[Dataset records]:
___

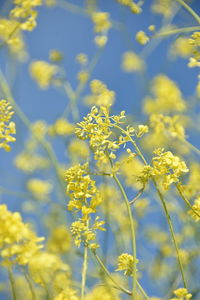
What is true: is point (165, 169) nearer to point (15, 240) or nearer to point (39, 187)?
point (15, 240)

___

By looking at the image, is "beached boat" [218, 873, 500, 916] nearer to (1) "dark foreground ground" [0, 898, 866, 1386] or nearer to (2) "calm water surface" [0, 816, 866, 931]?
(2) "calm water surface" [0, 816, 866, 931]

___

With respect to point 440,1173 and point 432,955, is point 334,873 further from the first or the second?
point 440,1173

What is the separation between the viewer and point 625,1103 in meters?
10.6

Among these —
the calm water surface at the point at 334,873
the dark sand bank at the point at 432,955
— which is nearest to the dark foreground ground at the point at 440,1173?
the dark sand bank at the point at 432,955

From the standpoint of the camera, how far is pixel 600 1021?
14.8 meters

___

[The request]:
Swap "camera" for "viewer" in the part that opens with the line containing "From the standpoint" and closes with the line containing "14.8 meters". Write out only those lines, with everything else left unchanged.

[Task response]:
From the standpoint of the viewer, how far is pixel 600 1021?
14.8 meters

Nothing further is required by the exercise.